O’Rourke looks comfortable on camera. Landau, not so much. But it’s still a good interview, not least because it gives a good feel for how Diaz really thinks and talks. Just how autobiographical is Diaz’s work? That’s something else we discussed in our workshop. The point of view in “Fiesta, 1980” certainly leads us to read it as nonfiction, and “Junot” would seem to have so much in common with his protagonist “Junior” (also the protagonist of his Oscar Wao book?) that it’s not hard to make the imaginative leap and think it’s as much memoir as fiction. But, of course, that’s pure speculation.

It’s interesting that NYU is teaming up with Slate to produce this kind of content: a service to writing students and interested Slate readers alike, and an indication that NYU’s program is at least trying to utilize new media technology as part of its offerings, which is more than can be said for some other MFA programs.

The Warwick Prize For Writing

I take it back. A couple of posts ago I said that the Samuel Johnson Prize for Non-Fiction was the most lucrative award for fact-based writing in the world. Then I go and find out about Warwick Prize for Writing. I hadn’t heard about it before because it’s brand new — the debut biennial award will be given in 2009, when some lucky writer will be £50,000 (or $100,000) richer. But here’s what makes this award particularly interesting:

1) It’s open to all genres, from poetry to scientific writing, other forms of nonfiction (creative or otherwise) to fiction.
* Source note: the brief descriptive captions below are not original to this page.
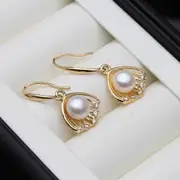 Designer Genuine Freshwater "Pearl in Shell" Dangle Earrings in Gold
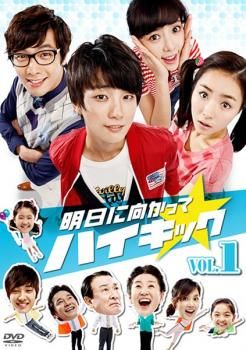 明日に向かってハイキック(31枚セット)第1話～最終話【字幕】【全巻セット 洋画 中古 DVD】ケース無:: レンタル落ち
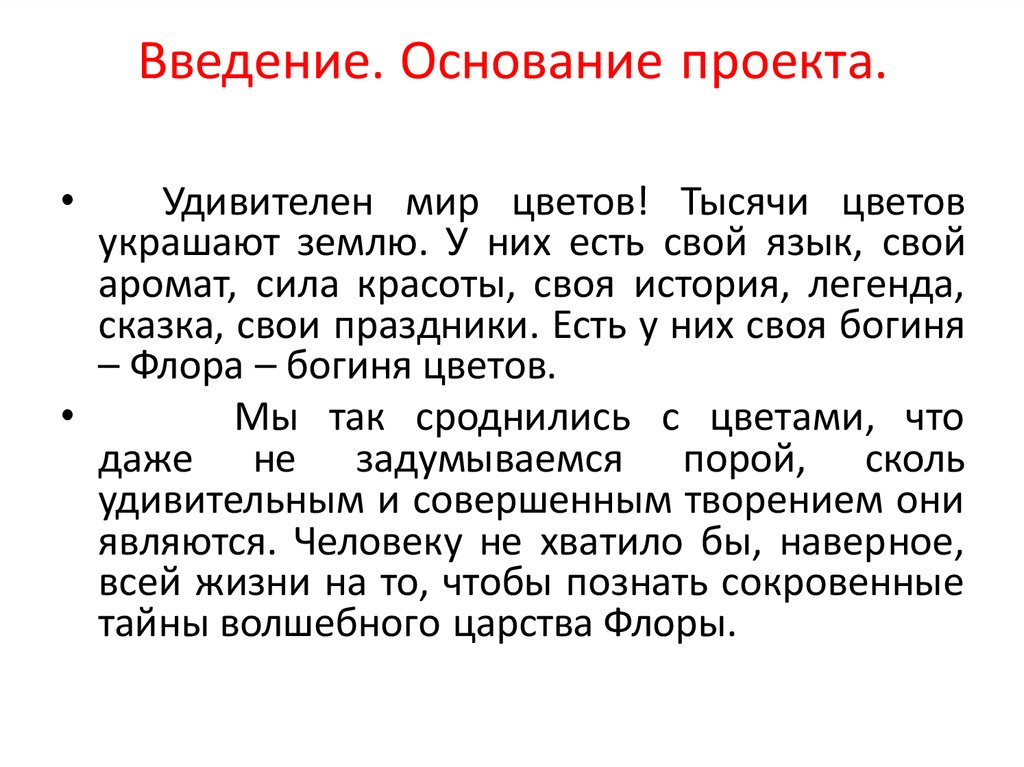 Проекта на основании которого будет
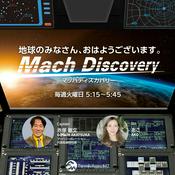 Podcast Mach Discovery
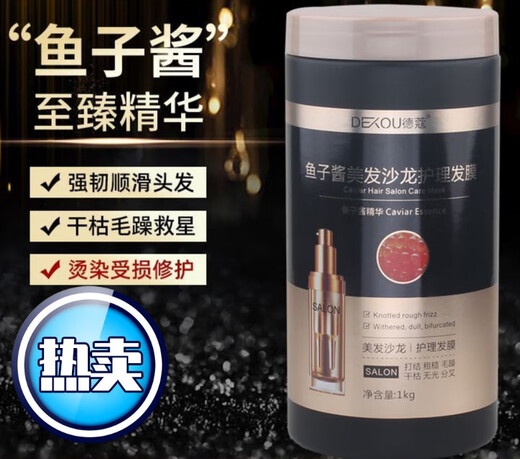 DEKOU Hair Mask Caviar Hair Mask DEKOU Conditioner Dry and Frizzy Repair Fragrance Smooth Steam-Free Baking Ointment 1000ml 1000mL Two Bottles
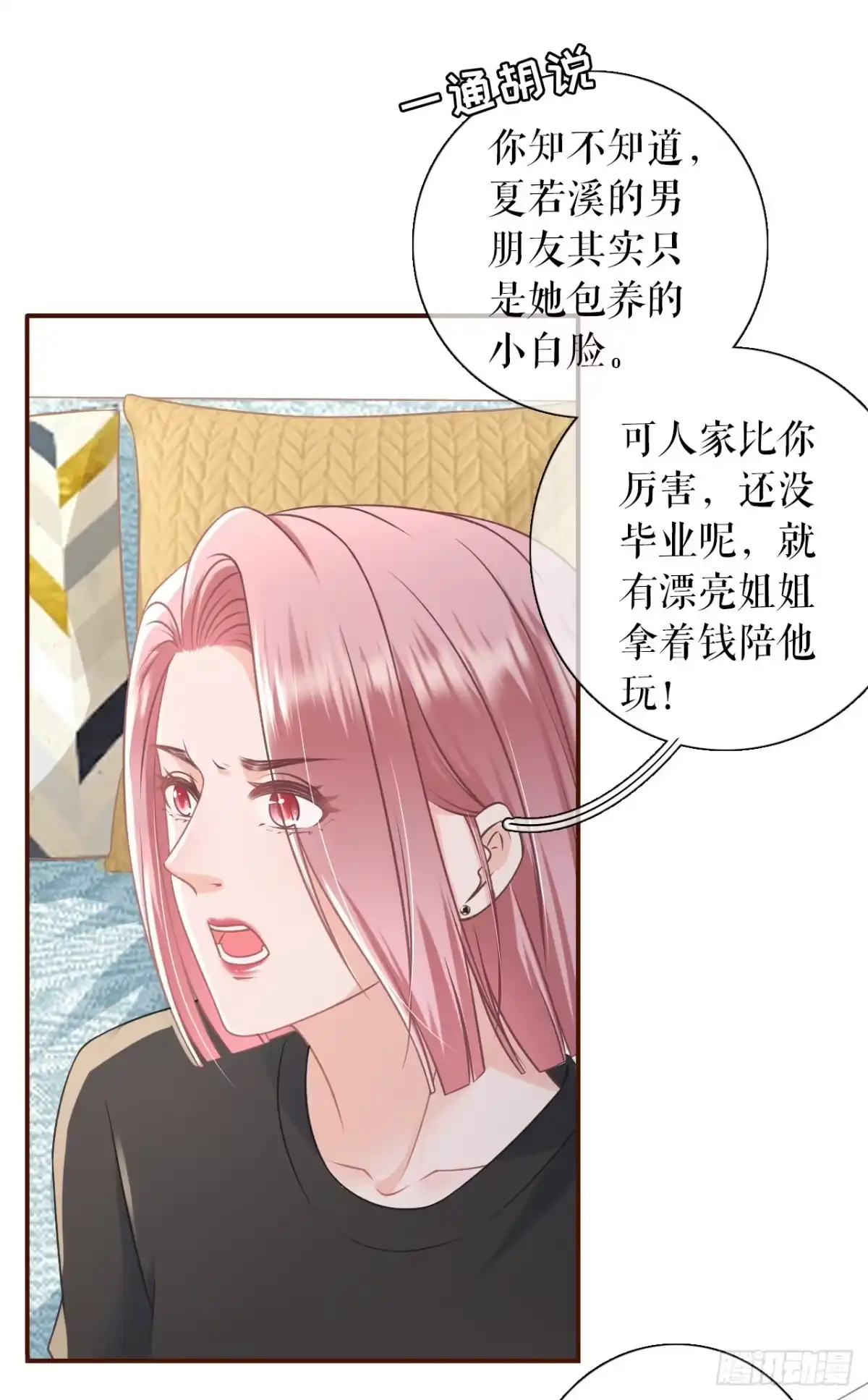 《女票芳龄30 》我的公主 第30页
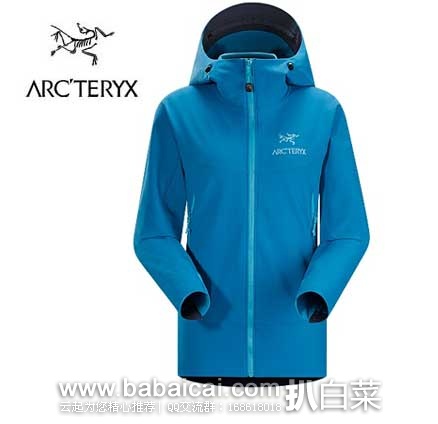 REI：Arc’teryx 始祖鸟 Gamma LT 女士防风防泼水连帽软壳 原价$250，现5折售价$124.83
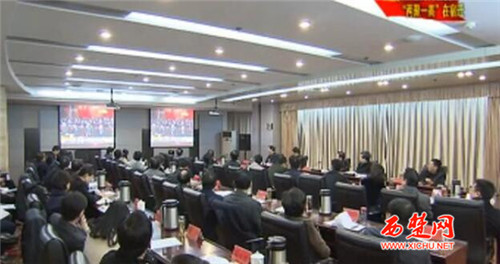 魏国强主持召开常委会：传达学习省第十三次党代会精神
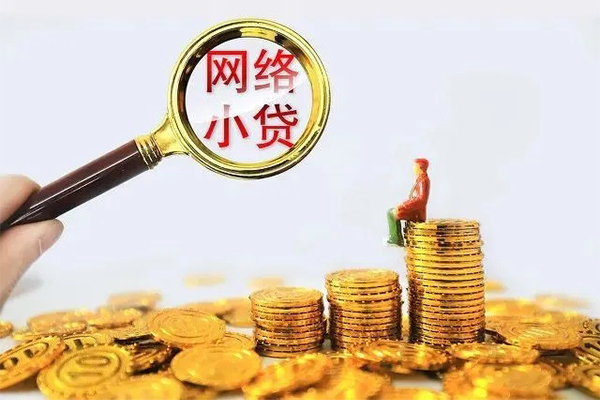 苏州急用哪里可以民间借贷-苏州急用私人身份证借私借-苏州急用哪里有小额贷款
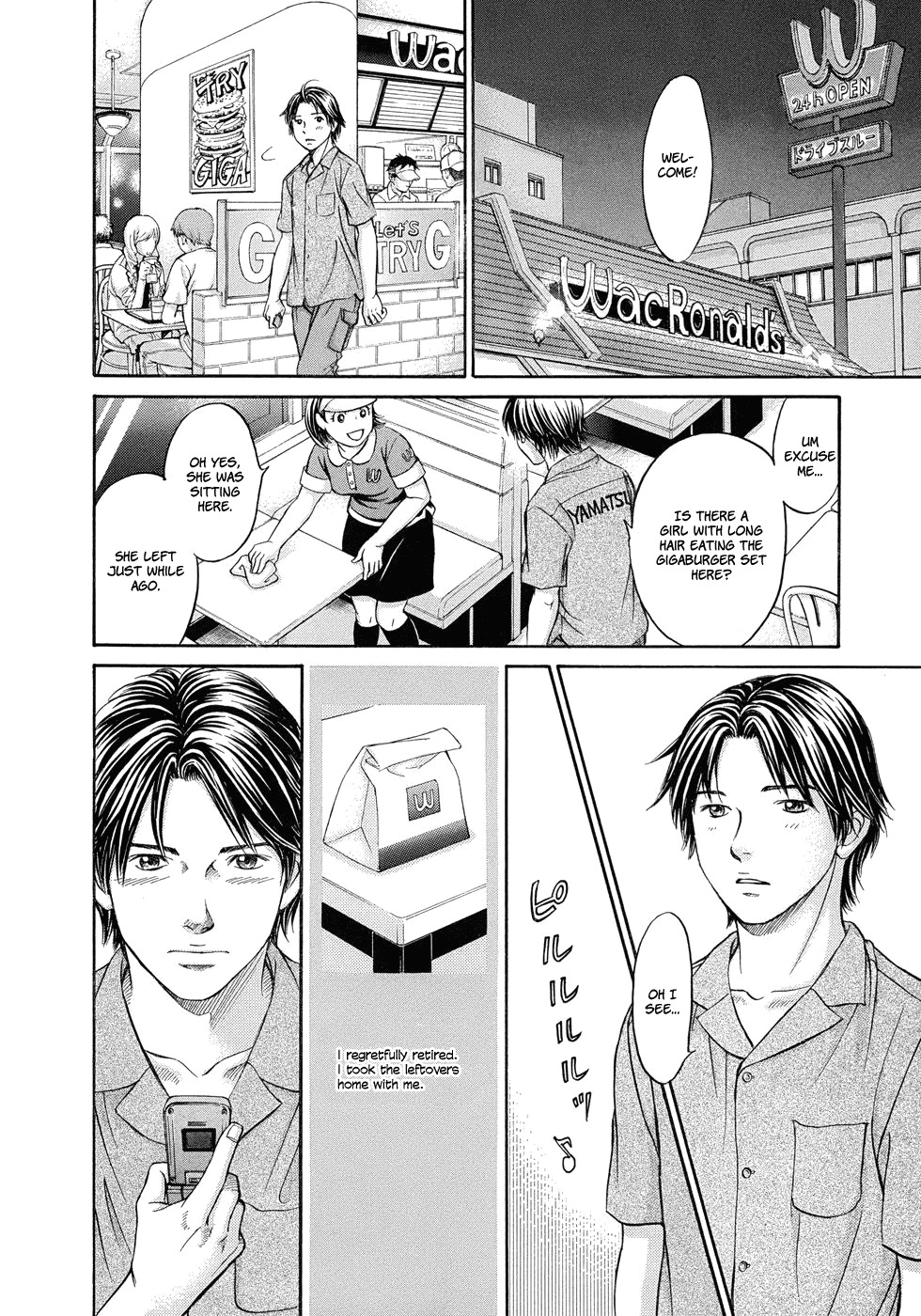 Hetakoi Chapter 7 page 33 - Chapter 7: Transmission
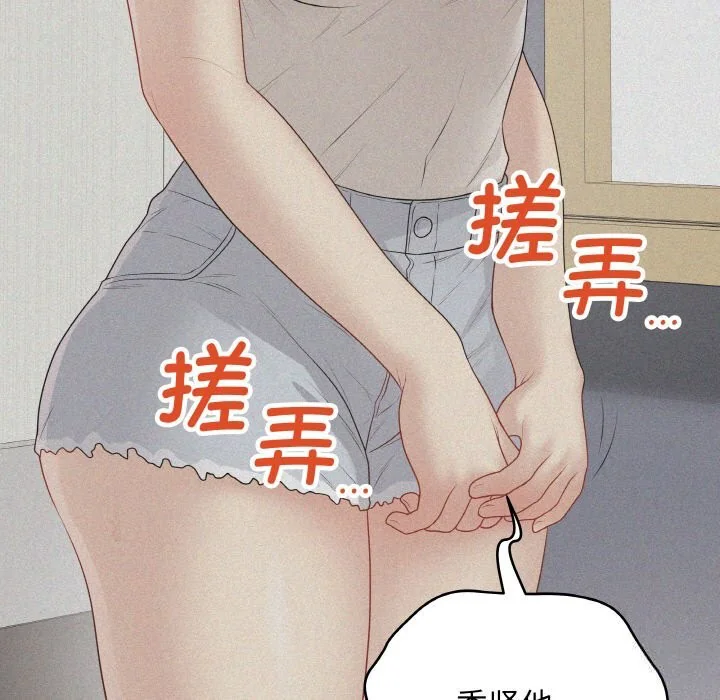 第57話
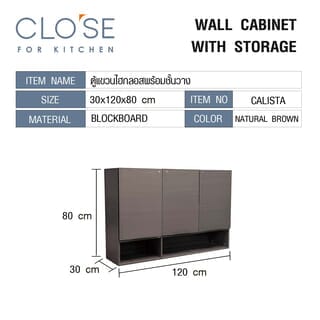 CLOSE ตู้แขวนไฮกลอสพร้อมชั้นวาง ขนาด 120×30×80 ซม. CALISTA สีไม้ธรรมชาติ (1/2)
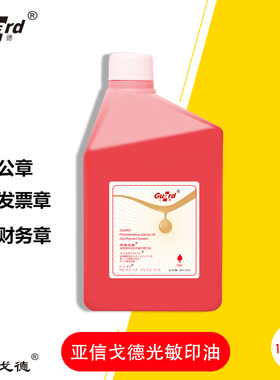 亚信戈德光敏印油大桶红色快干红蓝黑紫色光敏章油墨印章油办公用品印油1000ml速干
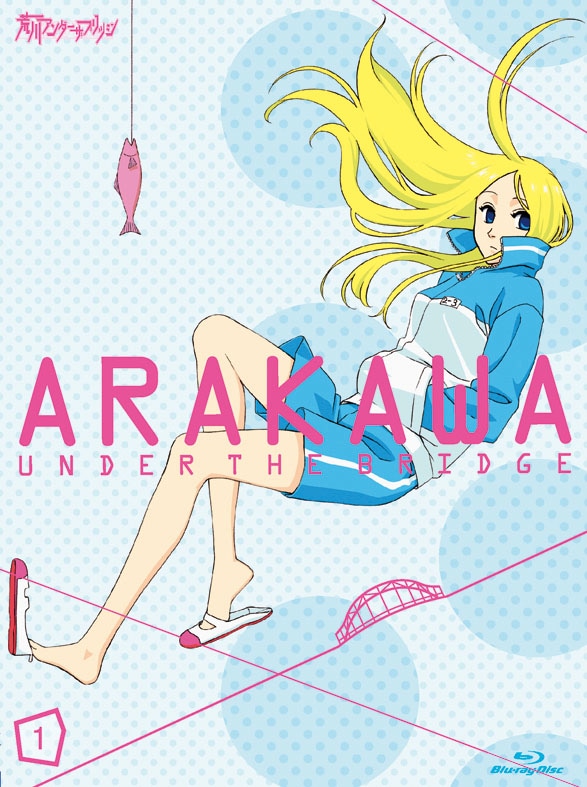 「荒川アンダー ザ ブリッジ」Blu-ray/DVD1巻数量限定生産版ジャケット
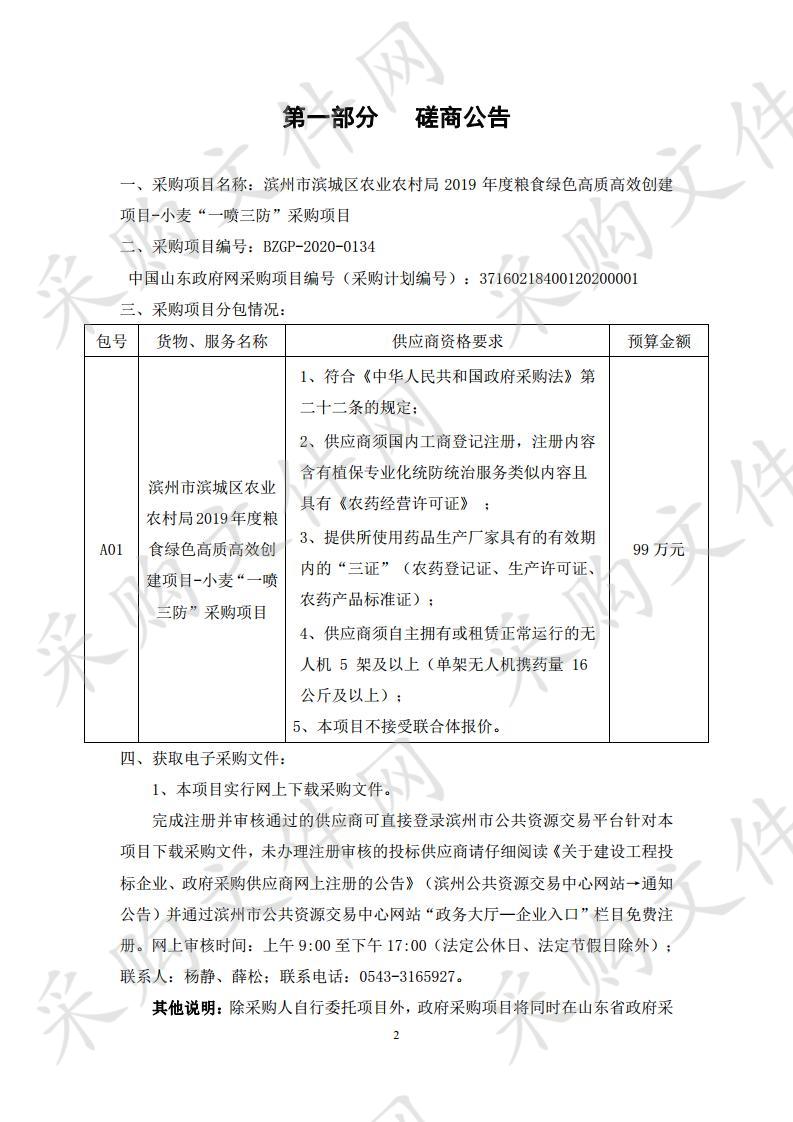 滨州市滨城区农业农村局2019年度粮食绿色高质高效创建项目-小麦“一喷三防”采购项目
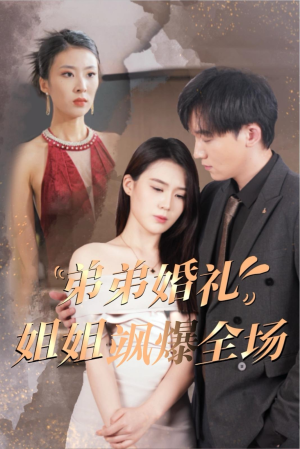 【弟弟婚礼姐姐飒爆全场】60集短剧免费在线完整观看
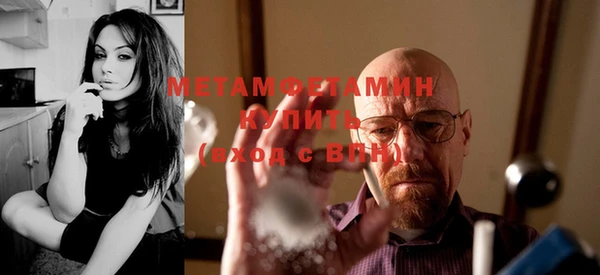 героин Белоозёрский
2) It’s open to all forms of publishing, from internet based works to self-published books to works in translation and co-authored books.

Presumably illustrated books and kids books could be included too — why not? Everything else is.

3) It’s international — work must have been published in English, anywhere in the world, within a two-year time frame.

And here’s the clincher:

4) The theme for the inaugural award is, wait for it, complexity. The banner from the top of this post is borrowed from their website. The message it contains might not be cheery, but it’s certainly interesting, and, well, not easy.

So, to summarize, this is an intellectually rigorous award, available to all writers published in English, regardless of form or genre, and open to experimental work. The judges are interested, as it says in their FAQs, in exploring “what literature is, and what new shapes and forms it might be taking.”

Wowzers. In this era of “high concept” pitches for fiction and nonfiction alike, that’s like getting a lungful of sweet Alpine air.

The final thing I love about this award is that it’s democratic too. According to booktrade.info, “…all members of the University of Warwick Staff – from nursery staff and gardeners to professors and porters – are invited to make a nomination for a prize entry by August.”

This is complexity for the masses, people — as all great literature should be.